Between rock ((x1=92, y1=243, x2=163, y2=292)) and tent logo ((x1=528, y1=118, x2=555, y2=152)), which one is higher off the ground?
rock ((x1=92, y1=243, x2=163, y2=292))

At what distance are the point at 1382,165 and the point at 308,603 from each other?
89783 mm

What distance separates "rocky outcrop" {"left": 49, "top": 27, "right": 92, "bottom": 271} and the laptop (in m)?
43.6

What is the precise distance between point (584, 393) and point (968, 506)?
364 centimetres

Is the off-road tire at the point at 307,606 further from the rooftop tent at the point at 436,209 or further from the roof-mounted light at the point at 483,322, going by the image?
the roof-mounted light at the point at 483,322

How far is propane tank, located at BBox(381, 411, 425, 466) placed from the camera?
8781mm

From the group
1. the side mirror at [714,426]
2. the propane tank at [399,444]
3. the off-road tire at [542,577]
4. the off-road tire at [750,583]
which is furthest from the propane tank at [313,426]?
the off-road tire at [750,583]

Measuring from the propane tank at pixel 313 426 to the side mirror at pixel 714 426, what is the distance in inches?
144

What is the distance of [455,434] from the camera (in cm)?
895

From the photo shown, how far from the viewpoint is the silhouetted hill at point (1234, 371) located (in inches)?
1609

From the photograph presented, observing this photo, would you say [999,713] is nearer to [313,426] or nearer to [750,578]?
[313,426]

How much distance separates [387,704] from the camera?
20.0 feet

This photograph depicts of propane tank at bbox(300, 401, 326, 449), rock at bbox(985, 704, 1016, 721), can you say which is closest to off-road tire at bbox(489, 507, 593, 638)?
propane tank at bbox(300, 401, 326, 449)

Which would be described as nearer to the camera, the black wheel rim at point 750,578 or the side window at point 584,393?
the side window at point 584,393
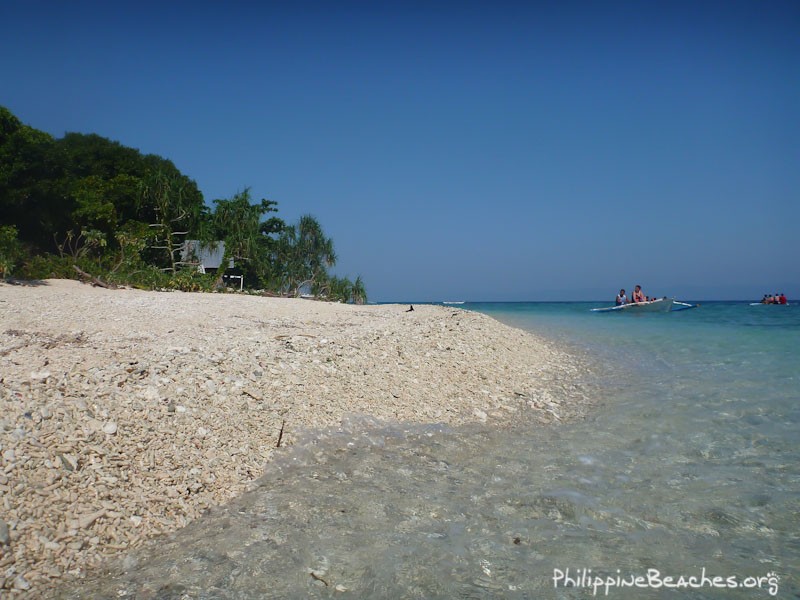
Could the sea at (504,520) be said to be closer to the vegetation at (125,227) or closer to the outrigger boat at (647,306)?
the vegetation at (125,227)

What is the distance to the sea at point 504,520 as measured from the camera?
2762mm

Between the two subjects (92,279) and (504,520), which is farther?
(92,279)

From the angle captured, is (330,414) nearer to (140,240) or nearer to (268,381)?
(268,381)

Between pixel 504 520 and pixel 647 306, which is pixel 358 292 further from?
pixel 504 520

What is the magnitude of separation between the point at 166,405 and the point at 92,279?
19572 mm

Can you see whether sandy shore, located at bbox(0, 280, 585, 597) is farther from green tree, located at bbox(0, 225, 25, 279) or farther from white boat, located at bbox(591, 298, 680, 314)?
white boat, located at bbox(591, 298, 680, 314)

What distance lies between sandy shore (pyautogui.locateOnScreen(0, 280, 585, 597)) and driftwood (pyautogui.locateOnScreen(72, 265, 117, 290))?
460 inches

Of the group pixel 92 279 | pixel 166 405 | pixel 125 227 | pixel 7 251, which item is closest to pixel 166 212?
pixel 125 227

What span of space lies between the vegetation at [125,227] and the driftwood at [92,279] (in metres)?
0.28

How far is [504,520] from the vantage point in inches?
137

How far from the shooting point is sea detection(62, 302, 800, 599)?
2762 millimetres

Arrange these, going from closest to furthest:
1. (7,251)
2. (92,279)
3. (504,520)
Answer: (504,520) < (7,251) < (92,279)

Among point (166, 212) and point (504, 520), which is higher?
point (166, 212)

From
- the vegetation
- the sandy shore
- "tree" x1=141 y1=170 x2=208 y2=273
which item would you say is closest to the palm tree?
the vegetation
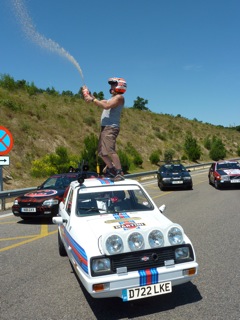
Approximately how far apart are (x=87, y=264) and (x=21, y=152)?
24.3 meters

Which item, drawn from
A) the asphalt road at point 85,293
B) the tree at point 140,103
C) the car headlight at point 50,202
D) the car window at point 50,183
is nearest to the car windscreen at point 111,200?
the asphalt road at point 85,293

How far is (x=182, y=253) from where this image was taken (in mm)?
3984

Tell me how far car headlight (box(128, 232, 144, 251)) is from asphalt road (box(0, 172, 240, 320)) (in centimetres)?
72

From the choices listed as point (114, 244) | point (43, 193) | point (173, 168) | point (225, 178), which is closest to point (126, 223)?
point (114, 244)

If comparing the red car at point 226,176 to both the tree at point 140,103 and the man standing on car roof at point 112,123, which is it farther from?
the tree at point 140,103

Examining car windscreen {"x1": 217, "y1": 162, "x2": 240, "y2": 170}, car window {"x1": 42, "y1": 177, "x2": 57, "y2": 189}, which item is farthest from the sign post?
car windscreen {"x1": 217, "y1": 162, "x2": 240, "y2": 170}

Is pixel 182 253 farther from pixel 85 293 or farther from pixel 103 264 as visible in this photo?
pixel 85 293

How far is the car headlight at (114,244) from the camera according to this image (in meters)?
3.68

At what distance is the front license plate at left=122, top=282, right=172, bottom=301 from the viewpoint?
3604 millimetres

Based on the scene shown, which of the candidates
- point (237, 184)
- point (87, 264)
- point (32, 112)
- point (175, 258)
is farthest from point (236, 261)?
point (32, 112)

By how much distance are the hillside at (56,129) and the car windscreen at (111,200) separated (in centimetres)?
1608

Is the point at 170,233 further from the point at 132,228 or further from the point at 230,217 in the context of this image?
the point at 230,217

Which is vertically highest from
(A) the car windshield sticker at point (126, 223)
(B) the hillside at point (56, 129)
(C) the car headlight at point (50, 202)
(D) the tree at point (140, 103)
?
(D) the tree at point (140, 103)

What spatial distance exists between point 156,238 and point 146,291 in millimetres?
614
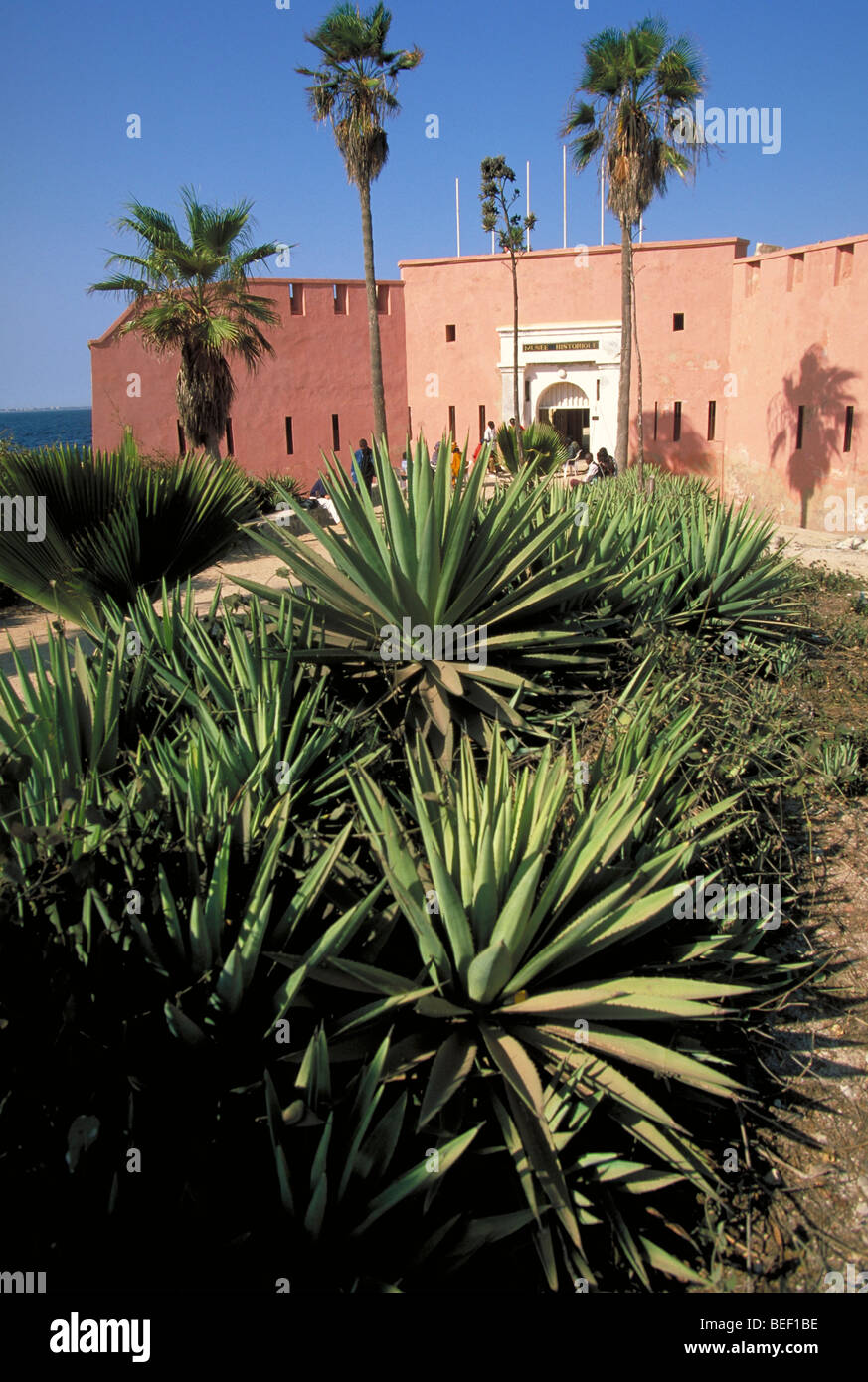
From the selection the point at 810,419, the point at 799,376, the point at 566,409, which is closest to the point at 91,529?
the point at 810,419

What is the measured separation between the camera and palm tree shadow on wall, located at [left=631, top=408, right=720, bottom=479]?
1009 inches

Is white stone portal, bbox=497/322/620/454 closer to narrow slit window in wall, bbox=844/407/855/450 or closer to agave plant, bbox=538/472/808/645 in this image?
narrow slit window in wall, bbox=844/407/855/450

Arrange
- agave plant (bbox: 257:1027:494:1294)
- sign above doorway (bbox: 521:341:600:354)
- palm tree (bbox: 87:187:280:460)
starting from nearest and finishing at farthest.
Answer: agave plant (bbox: 257:1027:494:1294) < palm tree (bbox: 87:187:280:460) < sign above doorway (bbox: 521:341:600:354)

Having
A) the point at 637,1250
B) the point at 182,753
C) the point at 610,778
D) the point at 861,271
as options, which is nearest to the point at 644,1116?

=-=-=

= Exercise directions =
Working from the material above, transcribe it exactly while omitting pictures.

= Exercise solution =
Between rock ((x1=92, y1=243, x2=163, y2=292)) and tent logo ((x1=528, y1=118, x2=555, y2=152)), which one is higher off the ground?
rock ((x1=92, y1=243, x2=163, y2=292))

At what distance are the point at 1382,165 and the point at 308,603 from each other?
89783 mm

What distance separates "rocky outcrop" {"left": 49, "top": 27, "right": 92, "bottom": 271} and the laptop (in m)?
43.6

What is the precise distance between point (584, 393) and point (968, 506)?
364 centimetres

Is the off-road tire at the point at 307,606 further from the rooftop tent at the point at 436,209 or further from the roof-mounted light at the point at 483,322, going by the image?
the roof-mounted light at the point at 483,322

How far is propane tank, located at BBox(381, 411, 425, 466) placed from the camera?
8781mm

From the group
1. the side mirror at [714,426]
2. the propane tank at [399,444]
3. the off-road tire at [542,577]
4. the off-road tire at [750,583]
which is furthest from the propane tank at [313,426]?
the off-road tire at [750,583]

Measuring from the propane tank at pixel 313 426 to the side mirror at pixel 714 426, what is the distance in inches?
144

What is the distance of [455,434] from the camera (in cm)?
895

From the photo shown, how far from the viewpoint is the silhouetted hill at point (1234, 371) located (in inches)?
1609

From the photograph presented, observing this photo, would you say [999,713] is nearer to [313,426] or nearer to [750,578]?
[313,426]

How much distance separates [387,704] from the camera?
20.0 feet

This photograph depicts of propane tank at bbox(300, 401, 326, 449), rock at bbox(985, 704, 1016, 721), can you say which is closest to off-road tire at bbox(489, 507, 593, 638)?
propane tank at bbox(300, 401, 326, 449)

Which would be described as nearer to the camera, the black wheel rim at point 750,578 or the side window at point 584,393?
the side window at point 584,393
Could the sea at (504,520) be said to be closer to the vegetation at (125,227) or closer to the outrigger boat at (647,306)?
the vegetation at (125,227)

What is the distance to the sea at point 504,520 as measured from the camera?
2762mm

Between the two subjects (92,279) and (504,520), which is farther?
(92,279)

From the angle captured, is (330,414) nearer to (140,240) or nearer to (268,381)?
(268,381)

Between pixel 504 520 and pixel 647 306, which is pixel 358 292 further from?
pixel 504 520

What is the magnitude of separation between the point at 166,405 and the point at 92,279?
19572 mm

Can you see whether sandy shore, located at bbox(0, 280, 585, 597) is farther from green tree, located at bbox(0, 225, 25, 279) or farther from white boat, located at bbox(591, 298, 680, 314)?
white boat, located at bbox(591, 298, 680, 314)

What distance lies between sandy shore (pyautogui.locateOnScreen(0, 280, 585, 597)) and driftwood (pyautogui.locateOnScreen(72, 265, 117, 290))?
460 inches

Of the group pixel 92 279 | pixel 166 405 | pixel 125 227 | pixel 7 251, which item is closest to pixel 166 212?
pixel 125 227

What span of space lies between the vegetation at [125,227] and the driftwood at [92,279] (in metres)?
0.28

How far is [504,520] from the vantage point in inches?
137

How far from the shooting point is sea detection(62, 302, 800, 599)?
2762 millimetres

Arrange these, going from closest to furthest:
1. (7,251)
2. (92,279)
3. (504,520)
Answer: (504,520) < (7,251) < (92,279)

Among point (166, 212) and point (504, 520), which is higher?
point (166, 212)

From
- the vegetation
- the sandy shore
- "tree" x1=141 y1=170 x2=208 y2=273
which item would you say is closest to the palm tree?
the vegetation
Approximately how far apart are (x=87, y=264) and (x=21, y=152)?
24.3 meters

Which item, drawn from
A) the asphalt road at point 85,293
B) the tree at point 140,103
C) the car headlight at point 50,202
D) the car window at point 50,183
is nearest to the car windscreen at point 111,200?
the asphalt road at point 85,293

How far is (x=182, y=253) from where this image was taken (in mm)?
3984

Tell me how far car headlight (box(128, 232, 144, 251)) is from asphalt road (box(0, 172, 240, 320)) (in centimetres)?
72

From the choices listed as point (114, 244) | point (43, 193) | point (173, 168) | point (225, 178), which is closest to point (126, 223)?
point (114, 244)

If comparing the red car at point 226,176 to both the tree at point 140,103 and the man standing on car roof at point 112,123, which is it farther from?
the tree at point 140,103

Examining car windscreen {"x1": 217, "y1": 162, "x2": 240, "y2": 170}, car window {"x1": 42, "y1": 177, "x2": 57, "y2": 189}, which item is farthest from the sign post?
car windscreen {"x1": 217, "y1": 162, "x2": 240, "y2": 170}

Is pixel 182 253 farther from pixel 85 293 or farther from pixel 103 264 as visible in this photo?
pixel 85 293

How far is the car headlight at (114,244) from the camera according to this image (in meters)?
3.68

At what distance is the front license plate at left=122, top=282, right=172, bottom=301 from the viewpoint?
3604 millimetres

Based on the scene shown, which of the candidates
- point (237, 184)
- point (87, 264)
- point (32, 112)
- point (175, 258)
is farthest from point (236, 261)?
point (32, 112)

By how much distance are the hillside at (56,129) and the car windscreen at (111,200) separated (in centimetres)?
1608

Is the point at 170,233 further from the point at 132,228 or further from the point at 230,217 in the context of this image?
the point at 230,217

Which is vertically highest from
(A) the car windshield sticker at point (126, 223)
(B) the hillside at point (56, 129)
(C) the car headlight at point (50, 202)
(D) the tree at point (140, 103)
?
(D) the tree at point (140, 103)

What spatial distance exists between point 156,238 and point 146,291 in millimetres?
614
From the selection the point at 810,419, the point at 799,376, the point at 566,409, which is closest to the point at 91,529?
the point at 810,419

What is the measured separation between the camera and palm tree shadow on wall, located at [left=631, top=408, right=720, bottom=479]?
1009 inches

Is white stone portal, bbox=497/322/620/454 closer to narrow slit window in wall, bbox=844/407/855/450 or closer to agave plant, bbox=538/472/808/645 in this image?
narrow slit window in wall, bbox=844/407/855/450

Arrange
- agave plant (bbox: 257:1027:494:1294)
- sign above doorway (bbox: 521:341:600:354)
- palm tree (bbox: 87:187:280:460)
starting from nearest and finishing at farthest.
Answer: agave plant (bbox: 257:1027:494:1294) < palm tree (bbox: 87:187:280:460) < sign above doorway (bbox: 521:341:600:354)

Having
A) the point at 637,1250
B) the point at 182,753
C) the point at 610,778
D) the point at 861,271
as options, which is nearest to the point at 644,1116?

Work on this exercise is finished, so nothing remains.